PROVIDED TEXT:
◆ ◆ ◆ ◆

New California Ethics Opinion Addresses Whether There Is Duty To Disclose Ethics Consultation to Clients
The California Standing Committee on Professional Responsibility and Conduct recently issued a formal opinion about what ethical obligations arise when an attorney seeks ethics advice from outside counsel and/or law firm in-house counsel. California State Bar Formal Op. No. 2019-197. The Committee determined that when attorneys have questions regarding their ethical obligations, they should seek advice and counsel, and doing so does not create an ethical conflict with a client. If, through the advice and counsel, an attorney learns of an ethical conflict with the client, that conflict must be disclosed. However, the fact that the attorney may have learned that information from a consultation with another attorney does not always need to be disclosed and depends on whether the facts cause such consultation to be a material development requiring disclosure under California Rule of Professional Conduct 1.4(a)(3). This same rule applies to in-house counsel at a law firm.
The Committee described two hypothetical situations. The attorney represented Client in litigation arising out of a contract dispute. During the course of the litigation, the attorney sought ethics advice from outside counsel on two points. In the first, the attorney requested guidance on ethical obligations in discovery. In the second, the attorney sought an opinion on whether he had missed a statute of limitations to bring a cross-complaint on the client’s behalf.
With regard to the discovery dispute, the attorney followed outside counsel’s advice and advised the client about steps necessary to comply with document collection and production. With regard to the statute of limitations question, the attorney followed outside counsel’s advice by (1) informing the client that he had likely missed the statute of limitations for filing a cross-complaint, and, therefore, the client would be unable to pursue those potential remedies; and (2) due to this fact there was a conflict of interest between the attorney and the client, and the attorney could not continue with representation without informed written consent.

◆ ◆ ◆ ◆

MATERIAL SHOWN:
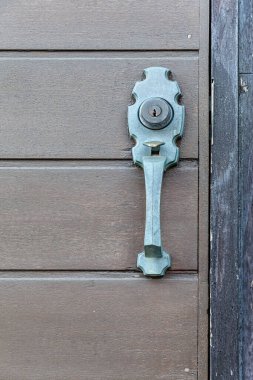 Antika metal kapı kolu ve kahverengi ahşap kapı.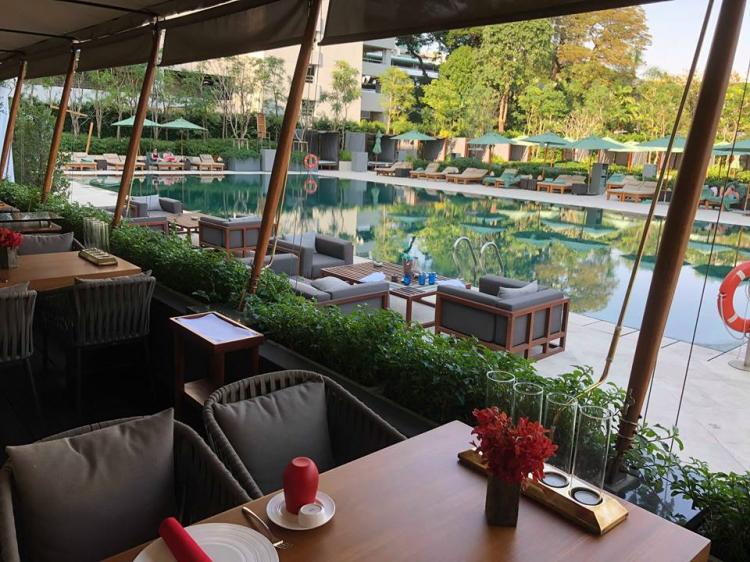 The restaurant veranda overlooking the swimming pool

◆ ◆ ◆ ◆

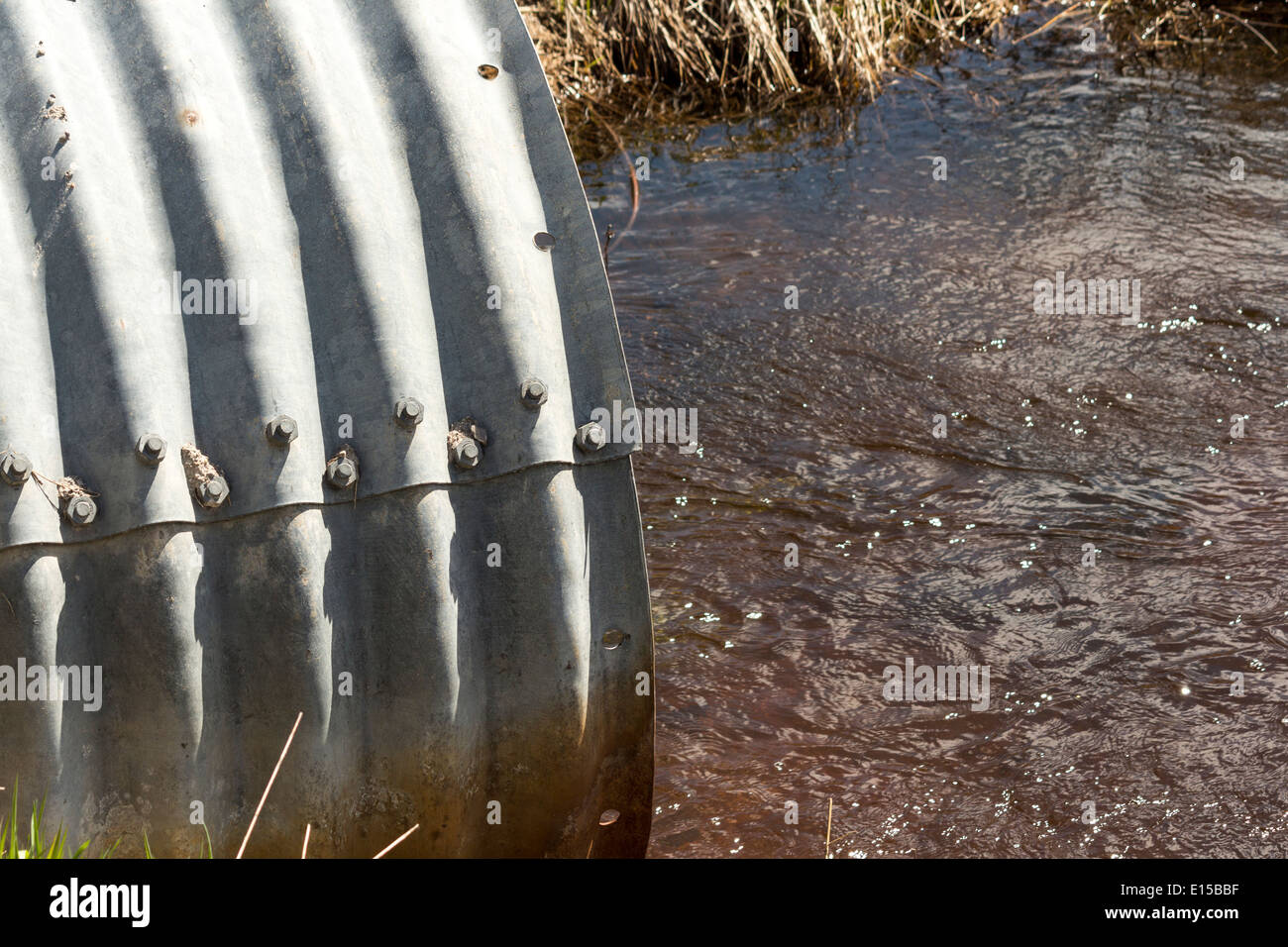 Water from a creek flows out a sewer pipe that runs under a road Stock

◆ ◆ ◆ ◆

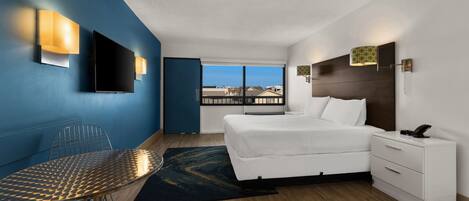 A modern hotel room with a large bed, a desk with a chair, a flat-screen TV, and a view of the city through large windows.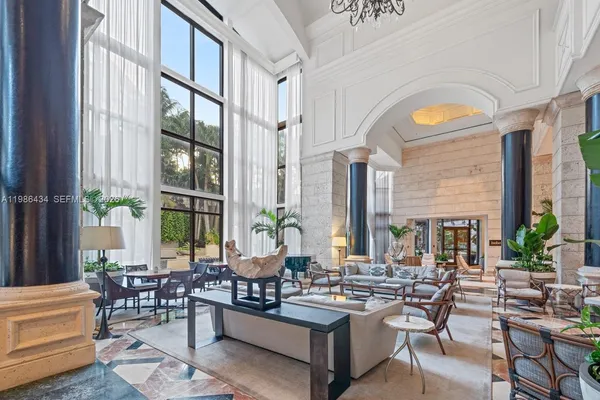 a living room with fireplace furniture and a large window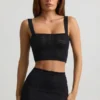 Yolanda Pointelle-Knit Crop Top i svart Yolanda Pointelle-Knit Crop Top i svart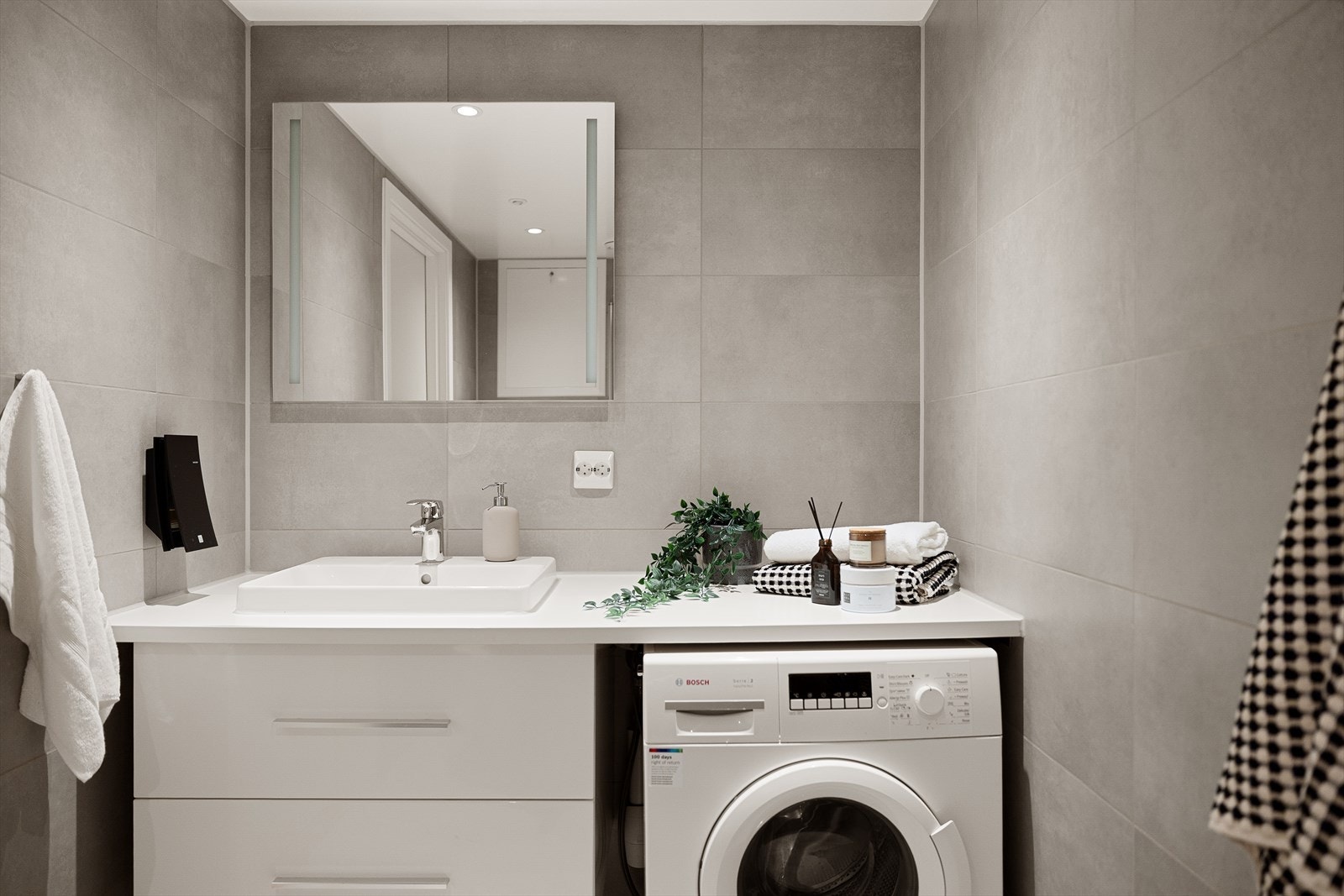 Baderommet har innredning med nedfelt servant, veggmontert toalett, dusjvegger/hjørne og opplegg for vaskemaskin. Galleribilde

◆ ◆ ◆ ◆

WHAT THE TASK REQUIRES:
What is the number of the California State Bar formal opinion described in the ethics opinion article? The material has no connection to the ethics opinion article.

RESPONSE BELOW:
Formal Op. No. 2019-197.